▸ What you have to do
Restate the entries below word for word, omitting nothing.
begin Input data
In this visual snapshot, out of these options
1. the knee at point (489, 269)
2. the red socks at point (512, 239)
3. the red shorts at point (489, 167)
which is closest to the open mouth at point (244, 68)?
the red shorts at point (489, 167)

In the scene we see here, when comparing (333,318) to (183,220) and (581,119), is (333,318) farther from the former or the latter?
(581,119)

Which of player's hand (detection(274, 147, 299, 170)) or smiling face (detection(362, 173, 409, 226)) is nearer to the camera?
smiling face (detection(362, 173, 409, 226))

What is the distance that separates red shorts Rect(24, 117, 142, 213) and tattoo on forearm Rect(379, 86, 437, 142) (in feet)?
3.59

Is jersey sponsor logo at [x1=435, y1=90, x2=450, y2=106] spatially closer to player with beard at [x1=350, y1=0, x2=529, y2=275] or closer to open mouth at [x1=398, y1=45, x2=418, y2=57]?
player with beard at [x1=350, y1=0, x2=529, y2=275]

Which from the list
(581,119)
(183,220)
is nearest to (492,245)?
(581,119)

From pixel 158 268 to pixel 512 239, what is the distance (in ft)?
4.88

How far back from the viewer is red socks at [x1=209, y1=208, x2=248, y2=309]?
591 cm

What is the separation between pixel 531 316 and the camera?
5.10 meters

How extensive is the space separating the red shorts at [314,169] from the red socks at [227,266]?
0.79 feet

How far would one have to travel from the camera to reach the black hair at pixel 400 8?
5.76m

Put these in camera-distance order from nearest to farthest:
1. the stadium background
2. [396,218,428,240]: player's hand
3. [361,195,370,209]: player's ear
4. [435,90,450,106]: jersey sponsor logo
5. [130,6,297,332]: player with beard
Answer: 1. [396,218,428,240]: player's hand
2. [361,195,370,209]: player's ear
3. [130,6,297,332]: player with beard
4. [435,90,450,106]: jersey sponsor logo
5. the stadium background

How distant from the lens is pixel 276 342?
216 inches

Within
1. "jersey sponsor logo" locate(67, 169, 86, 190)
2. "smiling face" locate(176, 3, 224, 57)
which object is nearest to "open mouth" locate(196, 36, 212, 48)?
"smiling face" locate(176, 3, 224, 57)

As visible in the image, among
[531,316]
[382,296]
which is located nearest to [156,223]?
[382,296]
end Input data
▸ Reply to the task
In this visual snapshot, out of these options
1. the knee at point (489, 269)
2. the red socks at point (512, 239)
3. the red shorts at point (489, 167)
which is closest to the open mouth at point (244, 68)?
the red shorts at point (489, 167)

In the scene we see here, when comparing (333,318) to (183,220) and (581,119), is (333,318) farther from the former or the latter?
(581,119)

Which of player's hand (detection(274, 147, 299, 170)) or smiling face (detection(362, 173, 409, 226)) is nearer to the camera?
smiling face (detection(362, 173, 409, 226))

What is the distance that separates red shorts Rect(24, 117, 142, 213) and tattoo on forearm Rect(379, 86, 437, 142) (in feet)?
3.59

Is jersey sponsor logo at [x1=435, y1=90, x2=450, y2=106] spatially closer to player with beard at [x1=350, y1=0, x2=529, y2=275] or closer to open mouth at [x1=398, y1=45, x2=418, y2=57]?
player with beard at [x1=350, y1=0, x2=529, y2=275]

Which from the list
(581,119)
(183,220)
is nearest to (492,245)?
(581,119)

From pixel 158 268 to pixel 512 239, what is the distance (in ft)?
4.88

How far back from the viewer is red socks at [x1=209, y1=208, x2=248, y2=309]?
591 cm

What is the separation between pixel 531 316 and the camera?
5.10 meters

How extensive is the space separating the red shorts at [314,169] from the red socks at [227,266]?
0.79 feet

How far would one have to travel from the camera to reach the black hair at pixel 400 8?
5.76m

Put these in camera-distance order from nearest to farthest:
1. the stadium background
2. [396,218,428,240]: player's hand
3. [361,195,370,209]: player's ear
4. [435,90,450,106]: jersey sponsor logo
5. [130,6,297,332]: player with beard
Answer: 1. [396,218,428,240]: player's hand
2. [361,195,370,209]: player's ear
3. [130,6,297,332]: player with beard
4. [435,90,450,106]: jersey sponsor logo
5. the stadium background

How distant from the lens is pixel 276 342?
216 inches

Within
1. "jersey sponsor logo" locate(67, 169, 86, 190)
2. "smiling face" locate(176, 3, 224, 57)
which object is nearest to "open mouth" locate(196, 36, 212, 48)?
"smiling face" locate(176, 3, 224, 57)

As visible in the image, among
[531,316]
[382,296]
which is located nearest to [156,223]?
[382,296]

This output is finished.